Text under study =>
........

# Spinal Immobilization or Not ?



## Legal Eagle (Feb 1, 2011)

Called out to a 50 year old female patient with back pain. Patient is found lying on the couch. Head to toe finds pain in the back radiating to her neck, and weak strength in hands bi-laterally. Pain is 10/10, constant sharp pain, made worse by movement. 
Patient has a history of ETOH abuse, woke up today with severe back pain. Patient is unsure of what caused the back pain and has been drinking today.
When asked states she didn't fall.
Spinal Immobilization required ?


----------



## DesertMedic66 (Feb 1, 2011)

Legal Eagle said:


> Called out to a 50 year old female patient with back pain. Patient is found lying on the couch. Head to toe finds pain in the back radiating to her neck, and weak strength in hands bi-laterally. Pain is 10/10, constant sharp pain, made worse by movement.
> Patient has a history of ETOH abuse, woke up today with severe back pain. Patient is unsure of what caused the back pain and has been drinking today.
> When asked states she didn't fall.
> Spinal Immobilization required ?



i probably would have. If pain is made worse by movement then putting her on a board would elimate alot of movement (i know that you can still move on a spine board.) Granted it isnt very comfortable on the board. and with a history of ETOH abuse and the patient was drinking its easier to restrain the Pt on a backboard (Im not saying that all abusers and people who have been drinking should get restrained.)


----------



## adamjh3 (Feb 1, 2011)

I'm not a big fan of c-spine restrictions, I've had elderly patients who have fallen, but did not have any neuro deficits, midline pain, or distracting injuries etc that did not get c-spined. 

I'd have to talk to and assess this Pt myself to make a definite descision either way. What's her med. history like other than the ETOH abuse? Any bruises, marks, cuts, bumps, etc on her body? Did she get black-out drunk and fall down a flight of stairs last night or last week and not remember?

........

Given data =>
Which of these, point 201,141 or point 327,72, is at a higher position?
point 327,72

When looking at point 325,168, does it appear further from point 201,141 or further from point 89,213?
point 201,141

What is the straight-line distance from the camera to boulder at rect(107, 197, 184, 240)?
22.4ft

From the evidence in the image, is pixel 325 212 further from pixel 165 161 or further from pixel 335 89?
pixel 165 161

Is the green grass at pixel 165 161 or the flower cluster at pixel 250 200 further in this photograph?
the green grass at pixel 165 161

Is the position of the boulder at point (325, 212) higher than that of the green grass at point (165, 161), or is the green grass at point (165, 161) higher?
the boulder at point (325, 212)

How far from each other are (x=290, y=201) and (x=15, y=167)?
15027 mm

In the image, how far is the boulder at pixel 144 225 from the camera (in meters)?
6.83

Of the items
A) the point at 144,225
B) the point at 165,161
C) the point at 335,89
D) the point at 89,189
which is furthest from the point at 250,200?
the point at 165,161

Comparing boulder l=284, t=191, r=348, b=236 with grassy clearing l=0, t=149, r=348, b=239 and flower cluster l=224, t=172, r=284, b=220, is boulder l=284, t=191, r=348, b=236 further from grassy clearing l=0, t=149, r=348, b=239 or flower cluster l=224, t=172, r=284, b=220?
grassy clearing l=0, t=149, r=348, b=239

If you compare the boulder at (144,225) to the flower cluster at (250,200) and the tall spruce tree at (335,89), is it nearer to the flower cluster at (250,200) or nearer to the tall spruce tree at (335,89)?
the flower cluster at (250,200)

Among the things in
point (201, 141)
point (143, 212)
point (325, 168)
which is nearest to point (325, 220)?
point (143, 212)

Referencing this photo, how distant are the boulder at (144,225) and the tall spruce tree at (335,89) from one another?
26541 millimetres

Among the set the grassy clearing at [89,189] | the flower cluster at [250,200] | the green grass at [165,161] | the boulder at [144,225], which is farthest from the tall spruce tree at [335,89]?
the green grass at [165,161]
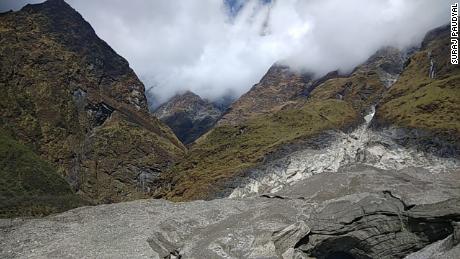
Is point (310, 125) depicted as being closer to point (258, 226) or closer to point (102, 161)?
point (102, 161)

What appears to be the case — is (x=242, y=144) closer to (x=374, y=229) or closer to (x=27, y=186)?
(x=27, y=186)

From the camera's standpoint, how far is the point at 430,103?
5920 inches

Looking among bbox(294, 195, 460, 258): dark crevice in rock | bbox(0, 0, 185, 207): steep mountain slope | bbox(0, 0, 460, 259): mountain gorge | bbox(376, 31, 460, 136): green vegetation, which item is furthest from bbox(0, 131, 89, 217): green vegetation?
bbox(376, 31, 460, 136): green vegetation

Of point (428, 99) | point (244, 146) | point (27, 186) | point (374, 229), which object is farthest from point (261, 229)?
point (428, 99)

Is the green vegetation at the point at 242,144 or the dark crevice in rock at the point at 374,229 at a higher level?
the green vegetation at the point at 242,144

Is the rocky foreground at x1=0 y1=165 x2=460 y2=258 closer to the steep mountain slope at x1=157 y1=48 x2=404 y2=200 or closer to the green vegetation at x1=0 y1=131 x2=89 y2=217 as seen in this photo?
the green vegetation at x1=0 y1=131 x2=89 y2=217

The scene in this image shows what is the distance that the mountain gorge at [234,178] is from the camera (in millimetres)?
55125

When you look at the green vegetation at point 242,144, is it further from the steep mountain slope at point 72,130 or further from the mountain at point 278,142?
the steep mountain slope at point 72,130

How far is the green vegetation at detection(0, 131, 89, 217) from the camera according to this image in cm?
11462

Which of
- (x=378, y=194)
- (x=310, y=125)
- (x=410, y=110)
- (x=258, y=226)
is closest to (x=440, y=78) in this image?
(x=410, y=110)

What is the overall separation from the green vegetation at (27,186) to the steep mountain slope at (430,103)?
3308 inches

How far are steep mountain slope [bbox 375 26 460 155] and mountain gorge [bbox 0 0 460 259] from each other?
0.49 m

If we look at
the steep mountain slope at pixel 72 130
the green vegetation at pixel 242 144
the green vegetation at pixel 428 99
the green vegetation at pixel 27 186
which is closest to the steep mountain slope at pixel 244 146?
the green vegetation at pixel 242 144

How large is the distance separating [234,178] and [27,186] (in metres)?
48.9
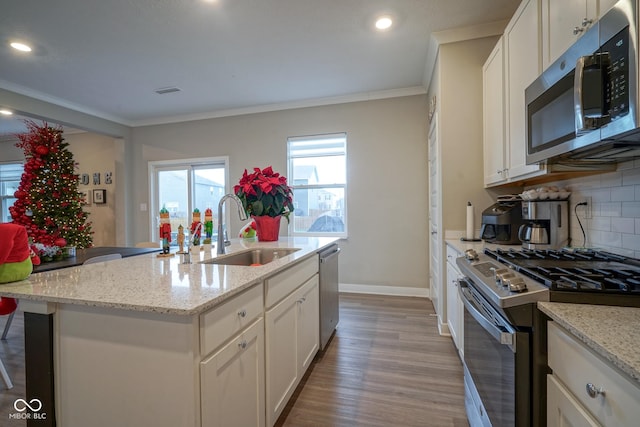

........

Task list =>
(a) Transcribe the passage of the spinal immobilization thread starting at "## adamjh3 (Feb" and ending at "not get c-spined.".
(b) Name every user who posted in the spinal immobilization thread.
The material comes from a different source than the thread on spinal immobilization.

Solved problems =>
(a)
## adamjh3 (Feb 1, 2011)

I'm not a big fan of c-spine restrictions, I've had elderly patients who have fallen, but did not have any neuro deficits, midline pain, or distracting injuries etc that did not get c-spined.

(b) Legal Eagle, DesertMedic66, adamjh3